本文 ->
------------------------------------

安倍政権で完遂せよ
―口先だけに終った民主党公約「官僚天下り人事」根絶―


理事・政治評論家  屋山太郎 
 

 「天下り根絶」を掲げた民主党政権が崩壊した第一の原因は、民主党が天下り先ひとつ潰すことなく消費税の増税に走ったことである。そのあとを襲った安倍政権は「天下り根絶」という国民の願望が依然として存在していることを強く認識すべきだ。国会終盤になって稲田朋美公務員制度改革担当大臣に法案の具体化が指示された。しかしその中身は極めて曖昧で、6年前の安倍政権で甘利明行革担当相が国会に提出したものより質的に、全く劣っている。
 天下り根絶といってもキャリア官僚の天下り先を即潰せば、ことが済むというようなものではない。次官級、局長級、審議官級とキャリアが上がっていくたびに、同期のキャリアを放出しなければならない。天下りポストはキャリア組の人事異動にとって不可欠なものなのだ。
 そこで第一次安倍政権では、全員が定年まで勤務できるが、幹部約600人については降格、減給もある形を考えてきた。この600人について、当時の甘利行革担当相は内閣に「内閣人事局」を設置して、総務省や人事院の人事権を移管するとした。同法案は麻生内閣の解散によって廃案となったが、内容について麻生氏は「官僚バッシングのようだ」として不満のようだった。
 民主党政権は官僚の抵抗によって「内閣人事局」は設置するものの、人事権の移管は無い、形ばかりのものに堕した。野党の自民党とみんなの党が合同で出したものは財務省の人事に関する権限をも内閣人事局に移すというものだった。
 600人の人事管理を内閣府で行う根拠は「局あって省なし」「省あって国なし」のキャリア官僚の評価を第三者がやれば、600人は常に「国のため」を考えるようになるとの発想だった。当時、農水局長で明らかに失政をした者が次官になったケースがある。「省あって国なし」の姿勢でも咎められないとなれば、皆が自省の次官を手本とするだろう。

------------------------------------

提供資料 ->
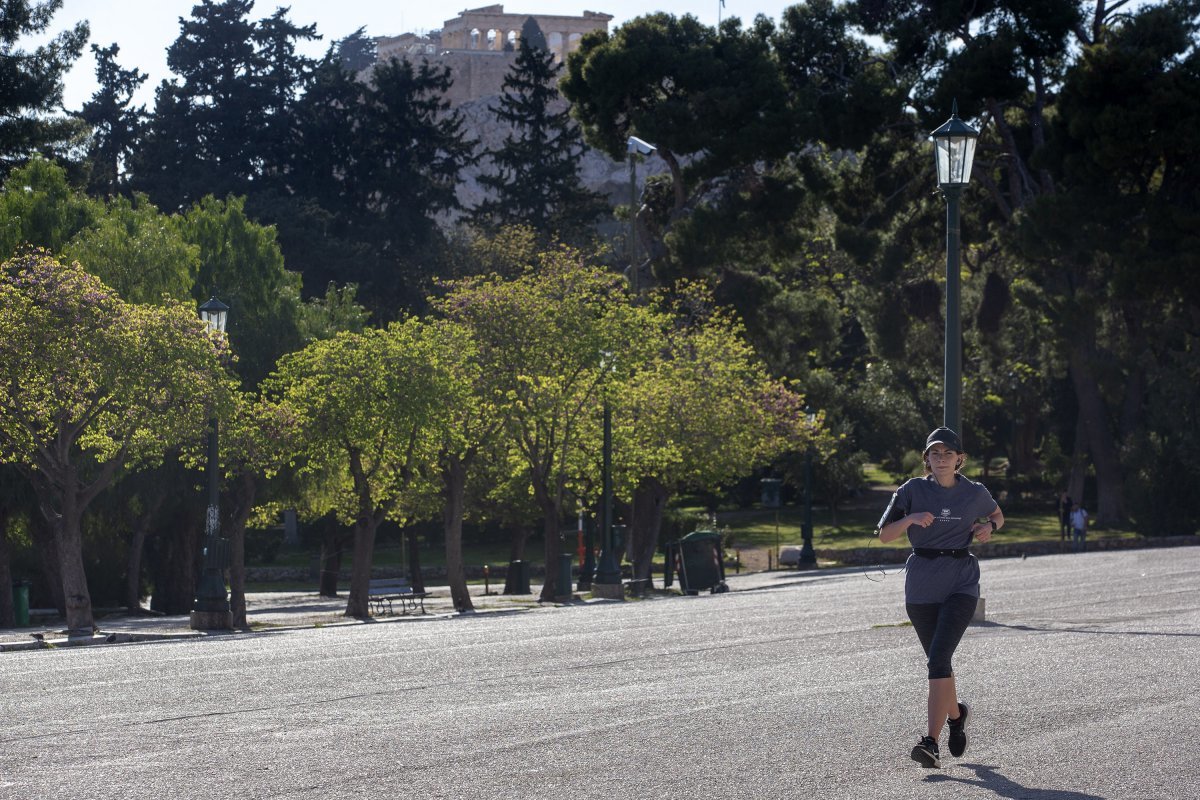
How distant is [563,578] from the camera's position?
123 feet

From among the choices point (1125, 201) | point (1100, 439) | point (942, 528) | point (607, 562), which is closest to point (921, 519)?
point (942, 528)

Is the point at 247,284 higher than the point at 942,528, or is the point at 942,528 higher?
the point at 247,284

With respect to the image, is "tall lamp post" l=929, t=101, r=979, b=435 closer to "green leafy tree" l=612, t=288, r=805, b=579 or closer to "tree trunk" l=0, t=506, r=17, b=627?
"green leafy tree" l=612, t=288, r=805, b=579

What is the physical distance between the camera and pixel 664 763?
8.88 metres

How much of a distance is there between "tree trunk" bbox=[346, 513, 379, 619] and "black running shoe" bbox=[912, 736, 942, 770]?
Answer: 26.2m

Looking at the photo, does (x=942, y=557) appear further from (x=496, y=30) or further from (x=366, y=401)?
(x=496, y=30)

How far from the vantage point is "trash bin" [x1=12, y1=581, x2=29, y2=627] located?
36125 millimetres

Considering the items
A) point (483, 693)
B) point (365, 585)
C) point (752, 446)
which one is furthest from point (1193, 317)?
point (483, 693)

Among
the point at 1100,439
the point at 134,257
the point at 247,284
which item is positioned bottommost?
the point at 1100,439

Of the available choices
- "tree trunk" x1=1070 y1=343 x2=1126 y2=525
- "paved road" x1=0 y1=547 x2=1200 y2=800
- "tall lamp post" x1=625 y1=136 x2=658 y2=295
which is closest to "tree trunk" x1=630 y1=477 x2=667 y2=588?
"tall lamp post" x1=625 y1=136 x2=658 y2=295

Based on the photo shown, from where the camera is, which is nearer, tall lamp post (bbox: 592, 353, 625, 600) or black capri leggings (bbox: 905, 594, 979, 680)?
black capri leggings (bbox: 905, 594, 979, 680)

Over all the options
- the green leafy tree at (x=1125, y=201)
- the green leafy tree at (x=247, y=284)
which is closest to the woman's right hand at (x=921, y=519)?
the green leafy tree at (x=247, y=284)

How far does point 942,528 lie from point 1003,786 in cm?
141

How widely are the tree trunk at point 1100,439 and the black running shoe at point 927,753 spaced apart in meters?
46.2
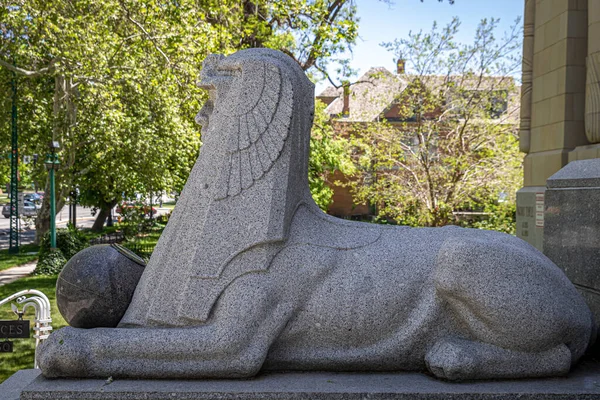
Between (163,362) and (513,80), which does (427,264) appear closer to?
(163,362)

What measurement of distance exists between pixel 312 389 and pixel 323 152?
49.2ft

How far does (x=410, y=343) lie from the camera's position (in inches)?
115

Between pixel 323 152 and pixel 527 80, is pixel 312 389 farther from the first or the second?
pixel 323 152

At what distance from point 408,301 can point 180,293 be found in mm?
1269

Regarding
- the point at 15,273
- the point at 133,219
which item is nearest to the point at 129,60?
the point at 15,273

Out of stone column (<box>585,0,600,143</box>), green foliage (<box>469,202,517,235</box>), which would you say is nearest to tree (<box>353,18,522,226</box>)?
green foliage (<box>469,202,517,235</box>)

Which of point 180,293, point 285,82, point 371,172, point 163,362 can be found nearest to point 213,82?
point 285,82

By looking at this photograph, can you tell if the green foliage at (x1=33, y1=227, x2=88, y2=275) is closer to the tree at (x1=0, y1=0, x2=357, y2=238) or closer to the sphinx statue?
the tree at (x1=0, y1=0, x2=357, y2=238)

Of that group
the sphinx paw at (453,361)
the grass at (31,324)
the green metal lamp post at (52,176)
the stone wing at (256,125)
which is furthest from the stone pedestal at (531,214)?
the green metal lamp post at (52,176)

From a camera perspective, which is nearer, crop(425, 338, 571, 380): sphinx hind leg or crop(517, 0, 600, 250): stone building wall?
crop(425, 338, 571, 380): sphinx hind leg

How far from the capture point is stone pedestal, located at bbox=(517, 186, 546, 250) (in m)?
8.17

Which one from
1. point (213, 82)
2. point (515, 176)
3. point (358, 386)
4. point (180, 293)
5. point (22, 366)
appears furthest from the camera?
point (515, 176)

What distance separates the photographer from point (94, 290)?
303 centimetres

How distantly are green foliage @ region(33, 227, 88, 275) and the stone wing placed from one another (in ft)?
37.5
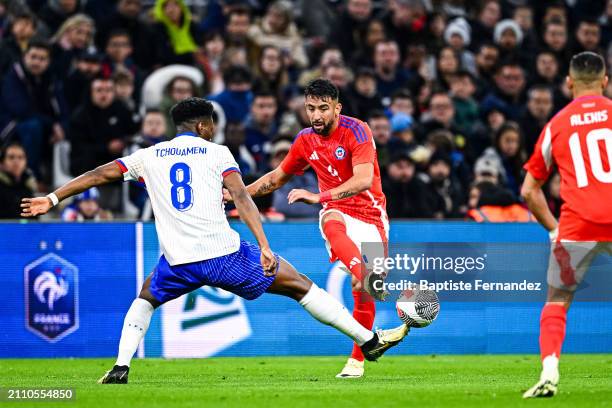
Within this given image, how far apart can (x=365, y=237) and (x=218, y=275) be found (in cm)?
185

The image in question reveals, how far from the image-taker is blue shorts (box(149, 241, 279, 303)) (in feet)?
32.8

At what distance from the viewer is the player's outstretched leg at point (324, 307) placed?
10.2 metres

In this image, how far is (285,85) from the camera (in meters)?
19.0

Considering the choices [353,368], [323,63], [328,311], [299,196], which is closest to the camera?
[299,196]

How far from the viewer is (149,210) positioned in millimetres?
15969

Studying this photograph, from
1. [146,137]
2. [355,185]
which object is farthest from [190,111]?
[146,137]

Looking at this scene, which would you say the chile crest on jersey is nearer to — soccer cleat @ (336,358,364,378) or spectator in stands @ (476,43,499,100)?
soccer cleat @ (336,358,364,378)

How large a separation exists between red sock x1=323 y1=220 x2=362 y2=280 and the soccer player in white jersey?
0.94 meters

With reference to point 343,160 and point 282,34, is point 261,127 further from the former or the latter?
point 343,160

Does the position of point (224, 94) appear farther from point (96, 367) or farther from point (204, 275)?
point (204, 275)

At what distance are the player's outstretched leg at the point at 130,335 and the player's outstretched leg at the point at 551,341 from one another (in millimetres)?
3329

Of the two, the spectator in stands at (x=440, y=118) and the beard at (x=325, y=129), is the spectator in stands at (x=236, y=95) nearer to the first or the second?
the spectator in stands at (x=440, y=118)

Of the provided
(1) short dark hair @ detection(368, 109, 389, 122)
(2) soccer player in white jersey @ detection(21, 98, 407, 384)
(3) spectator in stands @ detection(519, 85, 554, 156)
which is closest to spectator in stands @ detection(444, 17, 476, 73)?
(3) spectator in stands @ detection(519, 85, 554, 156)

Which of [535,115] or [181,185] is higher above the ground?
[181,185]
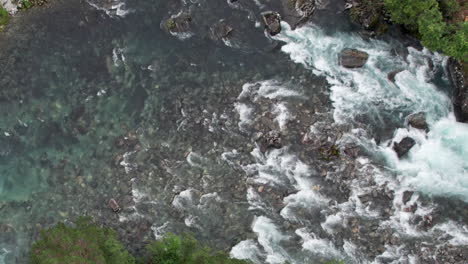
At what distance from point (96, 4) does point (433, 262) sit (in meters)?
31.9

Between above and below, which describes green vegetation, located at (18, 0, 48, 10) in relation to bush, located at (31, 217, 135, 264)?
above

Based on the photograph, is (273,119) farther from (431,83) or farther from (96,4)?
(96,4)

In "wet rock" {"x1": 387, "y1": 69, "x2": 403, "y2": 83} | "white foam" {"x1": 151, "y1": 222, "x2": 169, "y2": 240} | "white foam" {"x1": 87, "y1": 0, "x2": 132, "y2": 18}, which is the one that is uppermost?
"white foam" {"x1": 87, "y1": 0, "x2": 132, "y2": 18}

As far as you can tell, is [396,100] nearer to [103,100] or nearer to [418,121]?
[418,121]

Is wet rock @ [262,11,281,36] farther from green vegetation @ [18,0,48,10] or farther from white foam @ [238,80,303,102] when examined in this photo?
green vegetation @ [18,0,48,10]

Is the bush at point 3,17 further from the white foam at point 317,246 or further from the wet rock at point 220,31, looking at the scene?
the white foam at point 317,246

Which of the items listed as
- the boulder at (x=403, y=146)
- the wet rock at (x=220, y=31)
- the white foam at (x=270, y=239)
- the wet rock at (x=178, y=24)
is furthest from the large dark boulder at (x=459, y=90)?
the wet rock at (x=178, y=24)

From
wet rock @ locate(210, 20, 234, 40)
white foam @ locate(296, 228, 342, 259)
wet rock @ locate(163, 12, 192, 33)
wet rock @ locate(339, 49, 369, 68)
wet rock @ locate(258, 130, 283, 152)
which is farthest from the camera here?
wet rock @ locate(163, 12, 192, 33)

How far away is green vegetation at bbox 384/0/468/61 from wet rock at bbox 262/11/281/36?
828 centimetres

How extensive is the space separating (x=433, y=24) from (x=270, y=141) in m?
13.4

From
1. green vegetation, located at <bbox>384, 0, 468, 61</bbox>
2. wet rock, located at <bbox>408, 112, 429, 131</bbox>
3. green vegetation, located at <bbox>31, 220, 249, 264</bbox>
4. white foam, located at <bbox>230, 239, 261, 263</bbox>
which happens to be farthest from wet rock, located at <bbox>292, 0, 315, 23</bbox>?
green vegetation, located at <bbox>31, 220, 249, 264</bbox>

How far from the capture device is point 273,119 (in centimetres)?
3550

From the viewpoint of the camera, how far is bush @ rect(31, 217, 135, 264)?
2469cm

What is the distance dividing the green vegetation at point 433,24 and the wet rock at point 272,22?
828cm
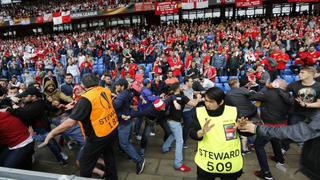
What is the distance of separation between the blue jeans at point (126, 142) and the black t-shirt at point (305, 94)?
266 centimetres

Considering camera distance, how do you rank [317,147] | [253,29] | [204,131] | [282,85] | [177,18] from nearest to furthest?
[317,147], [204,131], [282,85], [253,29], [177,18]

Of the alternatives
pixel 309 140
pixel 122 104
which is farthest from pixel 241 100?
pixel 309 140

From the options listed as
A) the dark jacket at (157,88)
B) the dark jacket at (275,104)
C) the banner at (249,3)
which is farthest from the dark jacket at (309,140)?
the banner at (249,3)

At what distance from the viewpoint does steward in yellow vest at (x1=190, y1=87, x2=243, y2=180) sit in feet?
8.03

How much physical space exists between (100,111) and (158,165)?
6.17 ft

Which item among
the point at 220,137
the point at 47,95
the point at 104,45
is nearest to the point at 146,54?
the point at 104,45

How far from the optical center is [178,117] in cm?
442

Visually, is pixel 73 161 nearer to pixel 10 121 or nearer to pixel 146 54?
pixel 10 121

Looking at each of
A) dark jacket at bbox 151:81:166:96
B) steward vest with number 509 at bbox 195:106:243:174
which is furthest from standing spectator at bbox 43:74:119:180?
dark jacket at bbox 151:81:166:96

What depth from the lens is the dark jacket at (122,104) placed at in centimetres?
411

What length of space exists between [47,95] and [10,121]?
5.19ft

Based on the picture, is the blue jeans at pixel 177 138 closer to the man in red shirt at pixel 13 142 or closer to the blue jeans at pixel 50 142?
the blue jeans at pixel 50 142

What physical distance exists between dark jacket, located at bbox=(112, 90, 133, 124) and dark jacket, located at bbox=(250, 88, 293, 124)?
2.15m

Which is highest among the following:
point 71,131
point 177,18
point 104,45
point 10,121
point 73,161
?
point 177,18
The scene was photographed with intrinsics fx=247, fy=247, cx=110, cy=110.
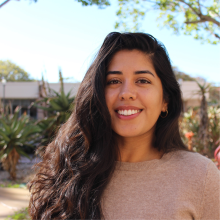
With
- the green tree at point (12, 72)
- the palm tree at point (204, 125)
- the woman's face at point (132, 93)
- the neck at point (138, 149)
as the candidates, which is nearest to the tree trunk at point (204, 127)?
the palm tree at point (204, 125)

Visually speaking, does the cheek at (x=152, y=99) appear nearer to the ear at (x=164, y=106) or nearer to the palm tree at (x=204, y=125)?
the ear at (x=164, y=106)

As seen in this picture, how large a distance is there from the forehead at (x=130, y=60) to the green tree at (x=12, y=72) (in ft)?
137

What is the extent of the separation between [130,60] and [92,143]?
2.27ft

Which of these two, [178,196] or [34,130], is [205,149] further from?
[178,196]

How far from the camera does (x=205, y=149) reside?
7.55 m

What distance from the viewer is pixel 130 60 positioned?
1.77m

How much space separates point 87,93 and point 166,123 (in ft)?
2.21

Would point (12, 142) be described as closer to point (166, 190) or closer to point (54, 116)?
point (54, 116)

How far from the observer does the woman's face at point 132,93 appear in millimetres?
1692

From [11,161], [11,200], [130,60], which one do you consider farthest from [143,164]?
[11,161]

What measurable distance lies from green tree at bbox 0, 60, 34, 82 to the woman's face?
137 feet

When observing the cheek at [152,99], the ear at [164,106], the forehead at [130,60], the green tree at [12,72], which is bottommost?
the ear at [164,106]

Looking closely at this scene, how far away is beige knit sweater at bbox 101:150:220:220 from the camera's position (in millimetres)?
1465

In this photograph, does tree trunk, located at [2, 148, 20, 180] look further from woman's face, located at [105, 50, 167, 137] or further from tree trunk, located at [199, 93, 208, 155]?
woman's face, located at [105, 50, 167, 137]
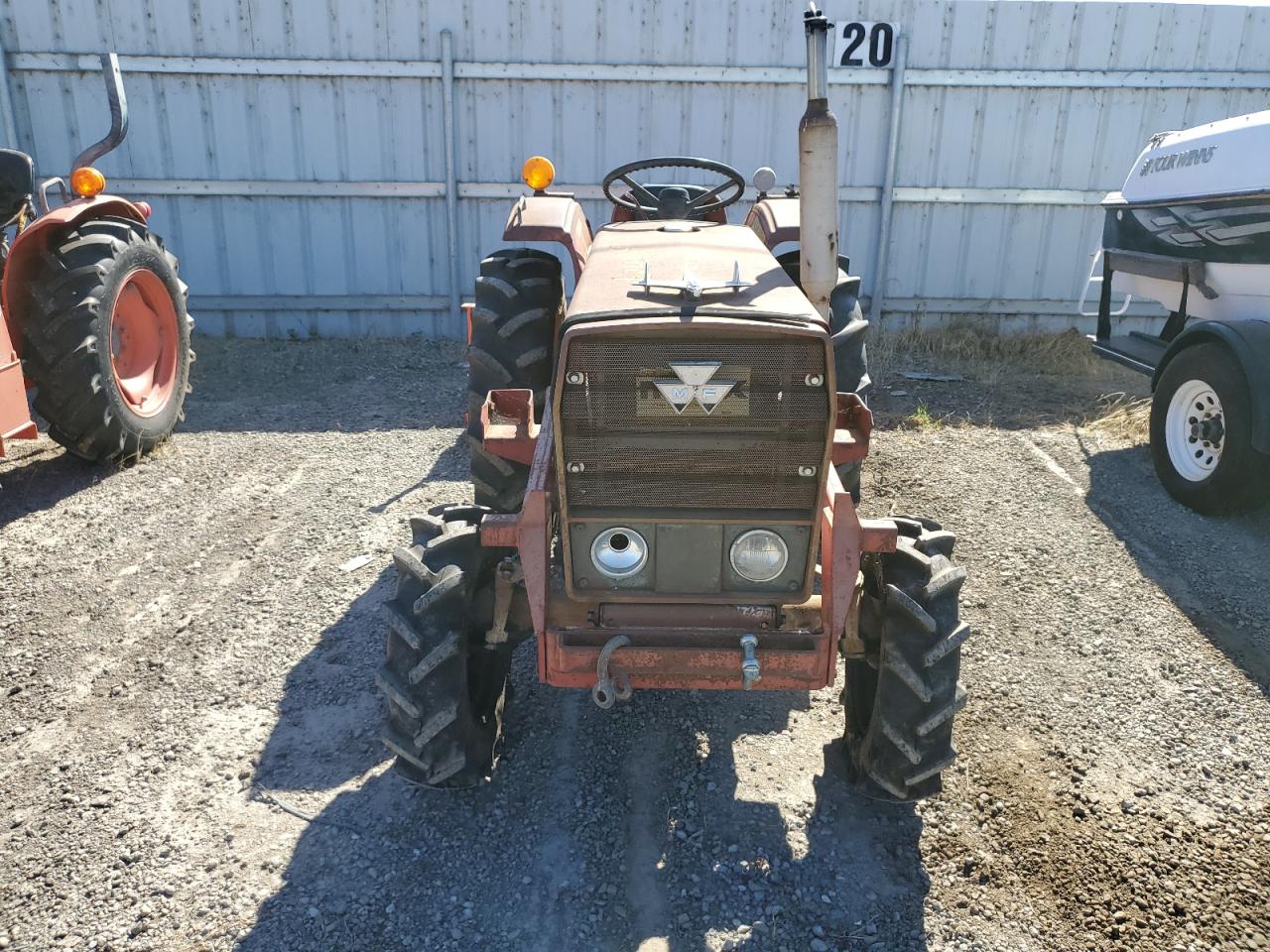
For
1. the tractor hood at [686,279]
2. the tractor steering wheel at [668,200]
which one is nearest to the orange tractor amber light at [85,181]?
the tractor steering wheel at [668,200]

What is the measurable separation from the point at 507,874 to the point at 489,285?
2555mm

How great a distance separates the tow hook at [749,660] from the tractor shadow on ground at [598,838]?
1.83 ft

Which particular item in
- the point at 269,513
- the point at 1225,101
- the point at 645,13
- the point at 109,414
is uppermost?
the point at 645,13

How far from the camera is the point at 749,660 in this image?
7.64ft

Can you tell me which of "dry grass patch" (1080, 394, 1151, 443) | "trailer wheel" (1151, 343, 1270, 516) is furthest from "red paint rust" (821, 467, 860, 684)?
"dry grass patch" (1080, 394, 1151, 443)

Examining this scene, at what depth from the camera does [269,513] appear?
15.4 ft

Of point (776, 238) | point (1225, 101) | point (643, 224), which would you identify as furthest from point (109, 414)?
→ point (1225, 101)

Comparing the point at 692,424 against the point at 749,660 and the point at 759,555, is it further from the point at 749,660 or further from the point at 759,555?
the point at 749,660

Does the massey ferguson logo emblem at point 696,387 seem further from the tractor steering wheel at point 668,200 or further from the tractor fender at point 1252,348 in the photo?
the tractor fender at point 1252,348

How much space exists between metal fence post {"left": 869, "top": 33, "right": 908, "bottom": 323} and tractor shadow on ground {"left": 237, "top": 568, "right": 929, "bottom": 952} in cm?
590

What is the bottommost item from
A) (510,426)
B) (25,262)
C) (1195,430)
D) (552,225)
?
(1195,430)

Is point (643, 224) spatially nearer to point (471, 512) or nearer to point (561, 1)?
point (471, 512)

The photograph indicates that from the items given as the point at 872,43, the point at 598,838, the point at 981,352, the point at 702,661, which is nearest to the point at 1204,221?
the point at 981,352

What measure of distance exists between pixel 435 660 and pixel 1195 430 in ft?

------------------------------------

取り組む課題 ->
[1] 本文で、キャリアが上がっていく段階として挙げられている職級をすべて書き出してください。
[2] 本文によると、第一次安倍政権で降格や減給もある形が考えられた幹部は約何人か。

各課題の解答 ->
[1] 次官級、局長級、審議官級

[2] 約600人